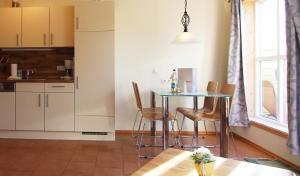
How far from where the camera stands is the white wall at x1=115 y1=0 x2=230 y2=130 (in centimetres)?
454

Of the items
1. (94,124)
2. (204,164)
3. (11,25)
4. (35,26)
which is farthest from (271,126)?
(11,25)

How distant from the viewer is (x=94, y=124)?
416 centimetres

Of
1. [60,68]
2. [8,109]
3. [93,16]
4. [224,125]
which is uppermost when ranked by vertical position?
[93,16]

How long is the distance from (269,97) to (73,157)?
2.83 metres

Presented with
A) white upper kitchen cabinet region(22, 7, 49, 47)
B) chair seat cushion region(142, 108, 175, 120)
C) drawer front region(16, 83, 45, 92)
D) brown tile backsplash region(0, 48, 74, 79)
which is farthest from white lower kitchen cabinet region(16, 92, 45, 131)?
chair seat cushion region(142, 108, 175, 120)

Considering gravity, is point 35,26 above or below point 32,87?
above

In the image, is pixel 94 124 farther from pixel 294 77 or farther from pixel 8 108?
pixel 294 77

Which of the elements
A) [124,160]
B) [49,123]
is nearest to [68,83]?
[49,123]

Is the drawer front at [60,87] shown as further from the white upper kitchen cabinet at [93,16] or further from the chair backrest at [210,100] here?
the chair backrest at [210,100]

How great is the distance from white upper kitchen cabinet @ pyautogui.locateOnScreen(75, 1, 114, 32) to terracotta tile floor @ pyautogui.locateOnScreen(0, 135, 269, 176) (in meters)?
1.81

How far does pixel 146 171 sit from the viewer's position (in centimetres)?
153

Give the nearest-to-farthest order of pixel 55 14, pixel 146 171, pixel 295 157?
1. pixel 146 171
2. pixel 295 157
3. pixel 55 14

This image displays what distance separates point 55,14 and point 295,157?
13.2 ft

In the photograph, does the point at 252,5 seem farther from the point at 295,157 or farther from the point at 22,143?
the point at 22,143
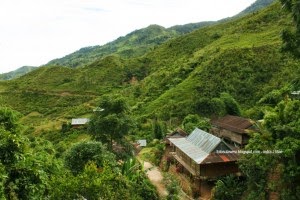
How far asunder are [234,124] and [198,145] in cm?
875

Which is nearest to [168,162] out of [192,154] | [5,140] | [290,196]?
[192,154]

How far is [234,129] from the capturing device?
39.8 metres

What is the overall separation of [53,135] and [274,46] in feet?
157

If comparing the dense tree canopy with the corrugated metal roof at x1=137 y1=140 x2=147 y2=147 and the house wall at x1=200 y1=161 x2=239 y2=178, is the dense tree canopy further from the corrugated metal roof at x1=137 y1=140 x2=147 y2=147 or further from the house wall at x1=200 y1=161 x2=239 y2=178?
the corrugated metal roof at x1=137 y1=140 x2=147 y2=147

-.-.-

Exercise prompt: Edit everything from the start of the entries down to the line containing "2.83 metres", replacing "uppermost" with "highest" and keeping everything else the same. Give only those lines, without the pictures.

The answer:
How far from where the camera stands is the white wall at x1=115 y1=0 x2=230 y2=130 (in centimetres)?
454

Of the items
1. (94,124)
2. (204,164)
3. (11,25)
4. (35,26)
which is farthest from (271,126)?
(11,25)

How distant from the viewer is (x=94, y=124)?
416 centimetres

Of
1. [60,68]
2. [8,109]
3. [93,16]
4. [224,125]
which is highest when ranked by vertical position?
[93,16]

How long is the distance from (269,97) to (73,157)?
2.83 metres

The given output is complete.